The NSW Environment Protection Authority will no longer require Forestry Corp to search for and identify the den trees of endangered greater gliders before logging operations.

Instead Forestry Corp will be required to protect just six extra trees per hectare, greater than 80cm, in addition to the existing requirement to protect eight hollow-bearing trees.

“I’m shocked, this is a huge step backwards. Decisions like this will hurtle this species much more rapidly towards extinction. The EPA executive is abdicating its responsibility to protect threatened species,” said Dr Kita Ashman, Threatened Species & Climate Adaptation Ecologist, WWF Australia.

The issue of greater glider den trees came to a head when Forestry Corp bulldozed thousands of trees in Tallaganda State Forest, one of the last greater glider strongholds.

Last August the EPA launched an investigation saying it had no confidence Forestry Corp had properly searched for den trees and protected them with 50 metre exclusion zones, as the government-owned corporation was required to do.
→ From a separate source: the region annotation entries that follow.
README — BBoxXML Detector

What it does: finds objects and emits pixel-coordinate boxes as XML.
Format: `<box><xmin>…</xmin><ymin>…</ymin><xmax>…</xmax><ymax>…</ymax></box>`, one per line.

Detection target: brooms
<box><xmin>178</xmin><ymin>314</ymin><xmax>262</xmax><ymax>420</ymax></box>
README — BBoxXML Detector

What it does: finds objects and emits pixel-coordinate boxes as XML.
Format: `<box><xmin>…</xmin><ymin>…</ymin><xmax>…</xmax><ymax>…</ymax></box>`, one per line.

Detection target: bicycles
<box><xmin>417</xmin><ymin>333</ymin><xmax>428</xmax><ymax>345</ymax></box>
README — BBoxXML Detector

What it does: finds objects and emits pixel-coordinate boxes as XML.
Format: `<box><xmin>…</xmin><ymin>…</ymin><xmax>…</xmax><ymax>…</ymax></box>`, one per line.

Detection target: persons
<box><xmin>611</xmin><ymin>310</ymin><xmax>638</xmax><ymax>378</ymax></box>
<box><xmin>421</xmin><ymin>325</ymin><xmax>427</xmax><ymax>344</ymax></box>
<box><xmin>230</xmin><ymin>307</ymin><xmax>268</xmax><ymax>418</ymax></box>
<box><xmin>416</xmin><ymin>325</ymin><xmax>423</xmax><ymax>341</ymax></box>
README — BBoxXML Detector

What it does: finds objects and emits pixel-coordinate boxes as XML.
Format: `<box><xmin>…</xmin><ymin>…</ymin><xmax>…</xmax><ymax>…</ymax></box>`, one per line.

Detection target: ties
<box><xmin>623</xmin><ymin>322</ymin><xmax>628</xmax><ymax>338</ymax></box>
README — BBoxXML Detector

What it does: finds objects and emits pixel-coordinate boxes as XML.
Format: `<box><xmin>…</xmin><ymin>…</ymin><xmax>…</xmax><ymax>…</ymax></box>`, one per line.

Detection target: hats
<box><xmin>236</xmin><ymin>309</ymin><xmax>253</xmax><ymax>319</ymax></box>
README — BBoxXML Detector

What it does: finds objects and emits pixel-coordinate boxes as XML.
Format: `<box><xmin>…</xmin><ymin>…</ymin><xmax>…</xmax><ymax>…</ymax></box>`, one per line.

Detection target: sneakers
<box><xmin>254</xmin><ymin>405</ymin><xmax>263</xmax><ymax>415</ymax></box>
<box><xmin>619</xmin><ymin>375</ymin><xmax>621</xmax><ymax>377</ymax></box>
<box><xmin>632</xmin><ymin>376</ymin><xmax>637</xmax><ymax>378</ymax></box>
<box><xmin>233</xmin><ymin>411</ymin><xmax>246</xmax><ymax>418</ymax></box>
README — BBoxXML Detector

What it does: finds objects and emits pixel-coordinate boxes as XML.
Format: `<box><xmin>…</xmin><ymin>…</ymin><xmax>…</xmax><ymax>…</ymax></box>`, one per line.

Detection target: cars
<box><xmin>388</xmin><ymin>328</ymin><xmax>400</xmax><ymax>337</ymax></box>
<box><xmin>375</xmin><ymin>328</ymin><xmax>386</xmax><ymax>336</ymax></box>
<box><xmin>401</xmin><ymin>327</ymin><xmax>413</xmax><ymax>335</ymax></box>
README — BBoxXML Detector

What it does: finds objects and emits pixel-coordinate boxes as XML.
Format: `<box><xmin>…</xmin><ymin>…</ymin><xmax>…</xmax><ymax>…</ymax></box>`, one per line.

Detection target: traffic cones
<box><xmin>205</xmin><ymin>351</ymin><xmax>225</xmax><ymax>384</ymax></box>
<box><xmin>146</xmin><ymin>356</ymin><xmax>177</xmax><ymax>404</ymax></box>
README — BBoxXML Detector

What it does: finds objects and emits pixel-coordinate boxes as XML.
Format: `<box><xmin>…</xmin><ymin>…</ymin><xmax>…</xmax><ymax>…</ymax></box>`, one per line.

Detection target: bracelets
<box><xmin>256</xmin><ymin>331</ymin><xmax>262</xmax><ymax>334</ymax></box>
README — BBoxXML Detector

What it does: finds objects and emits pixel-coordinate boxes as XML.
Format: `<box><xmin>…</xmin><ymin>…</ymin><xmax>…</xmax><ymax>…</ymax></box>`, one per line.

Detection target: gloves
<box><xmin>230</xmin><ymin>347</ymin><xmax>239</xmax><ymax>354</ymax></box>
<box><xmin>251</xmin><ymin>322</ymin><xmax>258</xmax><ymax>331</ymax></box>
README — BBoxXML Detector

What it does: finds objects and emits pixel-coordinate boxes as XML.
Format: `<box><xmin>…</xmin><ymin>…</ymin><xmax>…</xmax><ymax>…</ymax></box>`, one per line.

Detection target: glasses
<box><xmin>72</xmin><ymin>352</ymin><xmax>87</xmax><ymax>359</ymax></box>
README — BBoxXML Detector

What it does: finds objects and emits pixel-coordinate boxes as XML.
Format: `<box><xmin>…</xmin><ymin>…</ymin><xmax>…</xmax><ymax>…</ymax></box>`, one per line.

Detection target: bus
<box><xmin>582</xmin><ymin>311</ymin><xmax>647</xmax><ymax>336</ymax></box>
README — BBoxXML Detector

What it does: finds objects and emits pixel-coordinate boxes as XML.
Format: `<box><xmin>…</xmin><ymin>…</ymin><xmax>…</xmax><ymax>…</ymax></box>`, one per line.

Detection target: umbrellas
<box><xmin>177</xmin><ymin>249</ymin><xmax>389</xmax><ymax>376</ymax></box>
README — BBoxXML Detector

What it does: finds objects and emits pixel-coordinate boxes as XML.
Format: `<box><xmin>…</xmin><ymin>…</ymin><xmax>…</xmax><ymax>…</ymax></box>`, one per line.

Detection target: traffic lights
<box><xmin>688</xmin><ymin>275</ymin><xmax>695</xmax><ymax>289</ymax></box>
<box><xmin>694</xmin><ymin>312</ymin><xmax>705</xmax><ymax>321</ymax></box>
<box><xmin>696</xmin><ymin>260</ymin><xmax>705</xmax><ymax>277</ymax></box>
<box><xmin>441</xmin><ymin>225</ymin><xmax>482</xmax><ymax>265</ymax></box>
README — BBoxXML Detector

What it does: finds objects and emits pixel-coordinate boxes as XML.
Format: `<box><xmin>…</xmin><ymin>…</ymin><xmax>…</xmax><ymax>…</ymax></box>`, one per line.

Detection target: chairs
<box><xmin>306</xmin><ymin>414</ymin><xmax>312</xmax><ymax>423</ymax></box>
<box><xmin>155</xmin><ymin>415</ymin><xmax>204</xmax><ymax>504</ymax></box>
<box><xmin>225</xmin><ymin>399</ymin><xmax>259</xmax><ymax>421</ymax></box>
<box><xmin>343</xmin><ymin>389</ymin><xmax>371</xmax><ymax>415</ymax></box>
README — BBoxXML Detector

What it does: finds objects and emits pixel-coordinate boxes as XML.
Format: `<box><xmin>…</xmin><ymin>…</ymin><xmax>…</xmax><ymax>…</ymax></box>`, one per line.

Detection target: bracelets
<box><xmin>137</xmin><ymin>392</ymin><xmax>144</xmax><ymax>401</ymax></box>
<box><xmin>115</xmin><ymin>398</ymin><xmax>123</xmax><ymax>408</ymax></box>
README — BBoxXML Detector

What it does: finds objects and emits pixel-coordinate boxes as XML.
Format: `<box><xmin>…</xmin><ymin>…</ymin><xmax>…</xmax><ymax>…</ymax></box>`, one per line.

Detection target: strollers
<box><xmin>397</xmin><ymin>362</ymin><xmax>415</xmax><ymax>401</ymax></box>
Now the EPA has removed the requirement that Forestry Corp search for den trees.  

“Eminent greater glider scientists were not consulted about these changes. We need a fundamental shift in how forests are managed if greater gliders are to survive. The EPA needs to take leadership and improve forestry rules to better protect greater gliders and all threatened species,” said Wilderness Australia Operations Manager Andrew Wong.

“Known greater glider den trees will still be protected with exclusion zones. But who’s going to identify them if there’s no requirement for Forestry Corp to do it. That job will be left to citizen scientists but it’s unclear whether they’ll be legally able to access logging areas before they’re bulldozed. This is a complete mess,” said South East Forest Rescue Coordinator Scott Daines.